━━━ Dataset

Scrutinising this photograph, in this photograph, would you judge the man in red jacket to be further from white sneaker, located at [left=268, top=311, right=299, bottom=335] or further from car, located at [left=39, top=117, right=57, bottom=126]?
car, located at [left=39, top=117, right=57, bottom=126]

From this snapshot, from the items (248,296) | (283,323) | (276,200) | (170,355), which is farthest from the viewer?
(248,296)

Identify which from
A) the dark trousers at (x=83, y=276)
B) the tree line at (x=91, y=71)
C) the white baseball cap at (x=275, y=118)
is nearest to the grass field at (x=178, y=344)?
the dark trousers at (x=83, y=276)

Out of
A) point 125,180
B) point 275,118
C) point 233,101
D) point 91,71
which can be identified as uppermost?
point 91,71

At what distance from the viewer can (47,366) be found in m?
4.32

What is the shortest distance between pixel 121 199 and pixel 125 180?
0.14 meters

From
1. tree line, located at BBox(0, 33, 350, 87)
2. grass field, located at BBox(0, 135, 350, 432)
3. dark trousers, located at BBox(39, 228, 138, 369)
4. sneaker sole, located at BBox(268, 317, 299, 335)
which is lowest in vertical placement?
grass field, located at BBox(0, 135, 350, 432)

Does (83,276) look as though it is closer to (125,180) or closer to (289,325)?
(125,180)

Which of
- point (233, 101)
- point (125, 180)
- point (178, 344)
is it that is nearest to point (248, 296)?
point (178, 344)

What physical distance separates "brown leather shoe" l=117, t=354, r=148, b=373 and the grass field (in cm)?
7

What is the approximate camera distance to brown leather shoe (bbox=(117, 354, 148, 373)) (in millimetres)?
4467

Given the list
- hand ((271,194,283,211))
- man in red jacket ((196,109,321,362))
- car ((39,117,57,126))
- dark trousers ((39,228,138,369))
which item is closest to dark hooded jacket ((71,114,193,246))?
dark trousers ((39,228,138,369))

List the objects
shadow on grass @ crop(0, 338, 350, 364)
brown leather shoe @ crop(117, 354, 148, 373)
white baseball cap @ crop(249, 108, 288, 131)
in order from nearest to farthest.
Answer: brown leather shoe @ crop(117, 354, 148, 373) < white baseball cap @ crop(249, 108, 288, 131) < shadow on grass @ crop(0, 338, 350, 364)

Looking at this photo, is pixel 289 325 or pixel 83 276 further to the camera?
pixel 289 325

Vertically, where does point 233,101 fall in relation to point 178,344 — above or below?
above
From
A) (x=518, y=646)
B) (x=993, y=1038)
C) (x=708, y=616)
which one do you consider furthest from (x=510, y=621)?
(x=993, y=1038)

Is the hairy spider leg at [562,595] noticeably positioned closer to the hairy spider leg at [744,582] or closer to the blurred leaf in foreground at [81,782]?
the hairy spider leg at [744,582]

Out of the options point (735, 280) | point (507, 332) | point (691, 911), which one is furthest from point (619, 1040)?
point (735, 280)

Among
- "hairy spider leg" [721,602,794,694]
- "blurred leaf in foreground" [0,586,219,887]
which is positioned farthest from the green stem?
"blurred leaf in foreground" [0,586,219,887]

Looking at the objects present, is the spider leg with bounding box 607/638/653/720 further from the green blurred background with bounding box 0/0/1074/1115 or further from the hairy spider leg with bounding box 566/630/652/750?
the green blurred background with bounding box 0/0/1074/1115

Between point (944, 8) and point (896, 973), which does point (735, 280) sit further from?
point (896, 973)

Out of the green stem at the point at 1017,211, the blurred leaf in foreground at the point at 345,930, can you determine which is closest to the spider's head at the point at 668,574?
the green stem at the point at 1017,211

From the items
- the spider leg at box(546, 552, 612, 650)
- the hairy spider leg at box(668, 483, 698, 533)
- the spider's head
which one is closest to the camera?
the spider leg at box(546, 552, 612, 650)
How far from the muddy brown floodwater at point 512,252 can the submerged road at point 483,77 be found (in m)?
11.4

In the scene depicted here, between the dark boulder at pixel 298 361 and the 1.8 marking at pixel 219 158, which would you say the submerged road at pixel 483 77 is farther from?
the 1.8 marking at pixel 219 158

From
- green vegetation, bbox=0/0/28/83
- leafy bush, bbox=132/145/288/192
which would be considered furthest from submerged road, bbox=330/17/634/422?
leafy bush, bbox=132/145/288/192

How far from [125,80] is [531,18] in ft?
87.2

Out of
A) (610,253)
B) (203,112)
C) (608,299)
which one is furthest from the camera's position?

━━━━━━

Copy every item above word for word, keeping each coordinate, box, and unit unchanged.

> Written answer
Scrutinising this photograph, in this photograph, would you judge the man in red jacket to be further from white sneaker, located at [left=268, top=311, right=299, bottom=335] or further from car, located at [left=39, top=117, right=57, bottom=126]?
car, located at [left=39, top=117, right=57, bottom=126]

From this snapshot, from the items (248,296) | (283,323) | (276,200) | (170,355), which is farthest from the viewer?
(248,296)

Identify which from
A) the dark trousers at (x=83, y=276)
B) the tree line at (x=91, y=71)
C) the white baseball cap at (x=275, y=118)
is nearest to the grass field at (x=178, y=344)?
the dark trousers at (x=83, y=276)

Out of
A) point 125,180
B) point 275,118
C) point 233,101
D) point 91,71
which can be identified as uppermost?
point 91,71

At what distance from the viewer can (47,366) be found in m?
4.32

What is the shortest distance between pixel 121 199 and pixel 125 180?
0.14 meters

From
1. tree line, located at BBox(0, 33, 350, 87)
2. grass field, located at BBox(0, 135, 350, 432)
3. dark trousers, located at BBox(39, 228, 138, 369)
4. sneaker sole, located at BBox(268, 317, 299, 335)
which is lowest in vertical placement?
grass field, located at BBox(0, 135, 350, 432)

Does (83,276) look as though it is closer to (125,180) or closer to (289,325)?
(125,180)

Which of
- point (233, 101)
- point (125, 180)
- point (178, 344)
is it that is nearest to point (248, 296)?
point (178, 344)

What physical distance separates "brown leather shoe" l=117, t=354, r=148, b=373 and the grass field (in cm)?
7

What is the approximate camera distance to brown leather shoe (bbox=(117, 354, 148, 373)) (in millimetres)?
4467

Given the list
- hand ((271,194,283,211))
- man in red jacket ((196,109,321,362))
- car ((39,117,57,126))
- dark trousers ((39,228,138,369))
which item is closest to dark hooded jacket ((71,114,193,246))?
dark trousers ((39,228,138,369))

List the objects
shadow on grass @ crop(0, 338, 350, 364)
brown leather shoe @ crop(117, 354, 148, 373)
white baseball cap @ crop(249, 108, 288, 131)
in order from nearest to farthest.
Answer: brown leather shoe @ crop(117, 354, 148, 373) < white baseball cap @ crop(249, 108, 288, 131) < shadow on grass @ crop(0, 338, 350, 364)

Looking at this photo, is pixel 289 325 or pixel 83 276 further to the camera?
pixel 289 325

Vertically, where does point 233,101 fall in relation to point 178,344 — above or below?
above
From
A) (x=518, y=646)
B) (x=993, y=1038)
C) (x=708, y=616)
which one do you consider furthest from (x=510, y=621)?
(x=993, y=1038)

Is the hairy spider leg at [562,595] noticeably positioned closer to the hairy spider leg at [744,582] or closer to the blurred leaf in foreground at [81,782]?
the hairy spider leg at [744,582]

Out of the options point (735, 280) | point (507, 332) | point (691, 911), which one is furthest from point (619, 1040)?
point (735, 280)

Among
- "hairy spider leg" [721,602,794,694]
- "blurred leaf in foreground" [0,586,219,887]
which is positioned farthest from the green stem?
"blurred leaf in foreground" [0,586,219,887]

Looking at the objects present, is the spider leg with bounding box 607/638/653/720 further from the green blurred background with bounding box 0/0/1074/1115 or further from the hairy spider leg with bounding box 566/630/652/750?
the green blurred background with bounding box 0/0/1074/1115

Between point (944, 8) and point (896, 973), which does point (735, 280) sit further from?
point (896, 973)

Out of the green stem at the point at 1017,211, the blurred leaf in foreground at the point at 345,930, can you determine which is closest to the spider's head at the point at 668,574?
the green stem at the point at 1017,211

From the items
- the spider leg at box(546, 552, 612, 650)
- the hairy spider leg at box(668, 483, 698, 533)
- the spider's head
which one is closest to the camera?
the spider leg at box(546, 552, 612, 650)
How far from the muddy brown floodwater at point 512,252 can the submerged road at point 483,77 be found (in m)?
11.4

In the scene depicted here, between the dark boulder at pixel 298 361 and the 1.8 marking at pixel 219 158, which would you say the submerged road at pixel 483 77 is farther from?
the 1.8 marking at pixel 219 158

From
- green vegetation, bbox=0/0/28/83
- leafy bush, bbox=132/145/288/192
which would be considered furthest from submerged road, bbox=330/17/634/422?
leafy bush, bbox=132/145/288/192

How far from [125,80] is [531,18] in ft?
87.2

Out of
A) (610,253)
B) (203,112)
C) (608,299)
which one is furthest from the camera's position?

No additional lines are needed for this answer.